:: ACTION ITEM ::
Write the records out once more, exactly as they are given.

:: GIVEN RECORDS ::

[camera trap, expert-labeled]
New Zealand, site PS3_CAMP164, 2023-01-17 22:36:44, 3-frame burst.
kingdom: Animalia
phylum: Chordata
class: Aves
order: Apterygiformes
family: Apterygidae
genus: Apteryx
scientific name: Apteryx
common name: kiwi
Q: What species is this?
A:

:: EXPECTED ANSWER ::
[camera trap, expert-labeled]
New Zealand, site PS3_CAMP164, 2023-01-17 22:36:44, 3-frame burst.
kingdom: Animalia
phylum: Chordata
class: Aves
order: Apterygiformes
family: Apterygidae
genus: Apteryx
scientific name: Apteryx
common name: kiwi
Q: What species is this?
A:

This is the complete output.